# Passage
§ §

Over a period of time, the jawbone associated with missing teeth atrophies or is reabsorbed. This often leaves a condition in which there is poor quality and quantity of bone suitable for placement of dental implants. In these situations, most patients are not candidates for placement of dental implants.
Today, we have the ability to grow bone where needed. This not only gives us the opportunity to place implants of proper length and width, it also gives us a chance to restore functionality and aesthetic appearance.
Bone grafting can repair implant sites with inadequate bone structure due to previous extractions, gum disease or injuries. The bone is either obtained from a tissue bank or your from your own bone. Most bone grafting procedures utilize bone obtained from a tissue bank and require no donor site. These types of procedures are routinely performed in the office setting. Sinus bone grafts are also performed to replace bone in the posterior upper jaw. In addition, special membranes may be utilized that dissolve under the gum and protect the bone graft and encourage bone regeneration. This is called guided bone regeneration or guided tissue regeneration.
A Ridge Preservation bone graft is placed at the time of a dental extraction. It is well documented that the jaw bone (or more specifically, the alveolar “ridge”) will undergo a certain amount of resorption and atrophy after a dental extraction if the area is allowed to simply heal on its own. This is certainly acceptable is some situations. However, in some cases, it may beneficial to prevent this resorption. This may be true when a dental implant is planned in an extraction site at a future date. It can be beneficial to place a Ridge Preservation bone graft at the time of your extraction in order to preserve the natural size and shape of your jawbone (i.e. alveolar “ridge”) so that there is available bone to support the dental implant. Often, a Ridge Preservation bone graft can prevent more invasive bone grafting surgery in the future.

§ §

# Tasks to carry out
- 1) Return the part of the passage on bone grafting that begins at the words "Over a period" and stops after the words "candidates for placement of dental implants.".
- 2) List the causes of inadequate bone structure at implant sites that the passage on bone grafting names.
- 3) Continue the passage on bone grafting with new text that follows its last sentence.

§ §

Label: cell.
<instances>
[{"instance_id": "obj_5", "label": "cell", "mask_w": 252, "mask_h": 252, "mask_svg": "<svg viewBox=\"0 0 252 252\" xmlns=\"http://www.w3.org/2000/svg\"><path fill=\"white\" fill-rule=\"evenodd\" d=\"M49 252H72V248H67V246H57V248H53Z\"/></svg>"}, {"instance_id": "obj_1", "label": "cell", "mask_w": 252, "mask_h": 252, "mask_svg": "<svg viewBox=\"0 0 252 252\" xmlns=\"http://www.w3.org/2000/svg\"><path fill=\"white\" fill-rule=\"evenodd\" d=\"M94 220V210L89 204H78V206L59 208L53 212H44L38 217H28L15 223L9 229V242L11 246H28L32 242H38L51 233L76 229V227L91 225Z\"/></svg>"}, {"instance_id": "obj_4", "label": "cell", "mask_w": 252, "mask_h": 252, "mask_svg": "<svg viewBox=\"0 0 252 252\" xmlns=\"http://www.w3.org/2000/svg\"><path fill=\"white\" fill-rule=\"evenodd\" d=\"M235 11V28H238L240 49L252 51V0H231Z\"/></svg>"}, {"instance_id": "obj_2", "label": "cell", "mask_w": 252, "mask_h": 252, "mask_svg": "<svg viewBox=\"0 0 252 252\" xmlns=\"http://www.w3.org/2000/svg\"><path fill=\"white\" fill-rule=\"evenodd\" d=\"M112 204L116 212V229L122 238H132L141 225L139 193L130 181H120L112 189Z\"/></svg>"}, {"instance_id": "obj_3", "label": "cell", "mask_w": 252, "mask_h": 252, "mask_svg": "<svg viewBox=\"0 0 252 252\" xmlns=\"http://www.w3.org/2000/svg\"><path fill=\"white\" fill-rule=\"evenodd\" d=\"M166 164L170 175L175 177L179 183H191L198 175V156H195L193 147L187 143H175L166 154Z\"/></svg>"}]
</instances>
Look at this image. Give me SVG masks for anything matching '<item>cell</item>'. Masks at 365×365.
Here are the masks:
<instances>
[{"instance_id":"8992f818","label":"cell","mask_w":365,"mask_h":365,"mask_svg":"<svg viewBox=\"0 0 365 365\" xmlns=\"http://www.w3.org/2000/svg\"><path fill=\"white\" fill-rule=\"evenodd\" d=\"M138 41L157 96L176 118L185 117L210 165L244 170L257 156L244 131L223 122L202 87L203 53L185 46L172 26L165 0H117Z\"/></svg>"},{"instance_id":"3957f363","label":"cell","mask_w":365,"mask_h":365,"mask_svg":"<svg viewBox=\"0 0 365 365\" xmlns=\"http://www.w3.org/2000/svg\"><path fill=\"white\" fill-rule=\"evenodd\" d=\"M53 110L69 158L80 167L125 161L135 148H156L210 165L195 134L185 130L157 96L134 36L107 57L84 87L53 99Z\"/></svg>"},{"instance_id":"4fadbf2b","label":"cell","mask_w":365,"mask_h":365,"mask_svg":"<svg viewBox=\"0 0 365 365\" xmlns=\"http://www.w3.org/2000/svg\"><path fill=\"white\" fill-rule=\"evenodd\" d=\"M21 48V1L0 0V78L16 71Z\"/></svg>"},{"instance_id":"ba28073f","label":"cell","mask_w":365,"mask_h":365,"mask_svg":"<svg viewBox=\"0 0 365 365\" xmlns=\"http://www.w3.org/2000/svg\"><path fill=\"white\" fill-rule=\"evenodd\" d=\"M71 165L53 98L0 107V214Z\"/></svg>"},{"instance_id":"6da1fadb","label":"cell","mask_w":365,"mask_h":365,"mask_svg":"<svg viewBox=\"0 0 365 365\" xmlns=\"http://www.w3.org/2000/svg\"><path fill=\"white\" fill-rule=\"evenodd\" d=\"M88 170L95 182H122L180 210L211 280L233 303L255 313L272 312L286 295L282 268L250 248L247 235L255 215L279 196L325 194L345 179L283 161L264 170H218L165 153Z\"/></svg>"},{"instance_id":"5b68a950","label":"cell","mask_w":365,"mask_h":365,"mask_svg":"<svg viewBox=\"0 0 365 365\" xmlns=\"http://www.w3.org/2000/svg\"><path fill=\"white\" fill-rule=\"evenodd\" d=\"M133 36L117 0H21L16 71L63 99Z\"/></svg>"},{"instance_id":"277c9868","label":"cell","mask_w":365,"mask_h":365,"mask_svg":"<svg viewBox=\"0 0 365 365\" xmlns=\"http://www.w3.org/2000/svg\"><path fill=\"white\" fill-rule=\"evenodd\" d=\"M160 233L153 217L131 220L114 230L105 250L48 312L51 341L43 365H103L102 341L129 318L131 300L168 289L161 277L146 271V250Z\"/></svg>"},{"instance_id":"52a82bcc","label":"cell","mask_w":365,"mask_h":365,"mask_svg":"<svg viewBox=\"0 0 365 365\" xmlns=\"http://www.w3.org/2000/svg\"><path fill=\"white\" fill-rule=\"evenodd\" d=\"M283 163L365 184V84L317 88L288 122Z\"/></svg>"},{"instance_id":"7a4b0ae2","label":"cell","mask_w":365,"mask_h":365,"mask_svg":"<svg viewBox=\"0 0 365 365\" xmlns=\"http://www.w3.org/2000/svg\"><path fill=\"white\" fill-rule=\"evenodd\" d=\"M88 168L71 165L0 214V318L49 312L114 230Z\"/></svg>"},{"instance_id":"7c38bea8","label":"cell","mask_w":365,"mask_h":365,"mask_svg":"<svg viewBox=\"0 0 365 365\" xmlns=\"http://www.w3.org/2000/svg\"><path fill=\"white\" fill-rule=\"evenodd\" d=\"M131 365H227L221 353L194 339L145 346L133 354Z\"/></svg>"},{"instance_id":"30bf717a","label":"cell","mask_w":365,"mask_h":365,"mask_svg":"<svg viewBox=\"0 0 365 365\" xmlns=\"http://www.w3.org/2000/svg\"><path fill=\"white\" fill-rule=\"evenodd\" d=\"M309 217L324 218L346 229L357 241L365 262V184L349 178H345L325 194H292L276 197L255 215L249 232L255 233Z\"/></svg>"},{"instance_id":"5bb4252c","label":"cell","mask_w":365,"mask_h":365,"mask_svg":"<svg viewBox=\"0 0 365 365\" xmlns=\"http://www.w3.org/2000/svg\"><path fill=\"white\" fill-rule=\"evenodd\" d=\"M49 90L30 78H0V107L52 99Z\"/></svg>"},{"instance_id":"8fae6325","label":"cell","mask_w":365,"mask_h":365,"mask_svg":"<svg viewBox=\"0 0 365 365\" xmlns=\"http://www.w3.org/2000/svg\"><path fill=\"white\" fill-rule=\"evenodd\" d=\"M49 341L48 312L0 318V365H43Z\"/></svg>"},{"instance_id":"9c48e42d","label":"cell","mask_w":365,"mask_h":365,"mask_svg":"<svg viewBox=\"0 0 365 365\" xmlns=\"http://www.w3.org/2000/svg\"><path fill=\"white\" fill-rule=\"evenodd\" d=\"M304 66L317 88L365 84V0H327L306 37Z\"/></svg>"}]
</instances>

§ §

# List of answers
- 1)
Over a period of time, the jawbone associated with missing teeth atrophies or is reabsorbed. This often leaves a condition in which there is poor quality and quantity of bone suitable for placement of dental implants. In these situations, most patients are not candidates for placement of dental implants.

- 2) previous extractions, gum disease, injuries

- 3)
Sinus Lift Procedure
The maxillary sinuses are behind your cheeks and on top of the upper teeth. Your maxillary sinus is an empty space above your upper jaw and next to your nose. Some of the roots of the natural upper teeth extend up into the maxillary sinuses. When these upper teeth are removed, there is often just a thin wall of bone separating the maxillary sinus and the mouth. Dental implants need bone to hold them in place. When the sinus wall is very thin, it is impossible to place dental implants in this bone.
There is a solution and its called a sinus graft or sinus lift graft. The dental implant surgeon enters the sinus from where the upper teeth used to be. The sinus membrane is then lifted upward and donor bone is inserted into the floor of the sinus. Keep in mind that the floor of the sinus is the roof of the upper jaw. After several months of healing, the bone becomes part of the patients jaw and dental implants can be inserted and stabilized in this new sinus bone.
The sinus graft makes it possible for many patients to have dental implants when years ago there was no other option other than wearing dentures.
If enough bone between the upper jaw ridge and the bottom of the sinus is available to stabilize the implant well, sinus augmentations and implant placement can sometimes be performed as a single procedure. If not enough bone is available, the sinus augmentation will have to be performed first, then the graft will have to mature for several months, depending upon the type of graft material used. Once the graft has matured, the implants can be placed.
In severe cases, the ridge has been reabsorbed and a bone graft is placed to increase ridge height and/or width. This is a technique used to restore the lost bone dimension when the jaw ridge gets too thin to place conventional implants. In this procedure, the bony ridge of the jaw is literally expanded by mechanical means. Bone graft material can be placed and matured for a few months before placing the implant.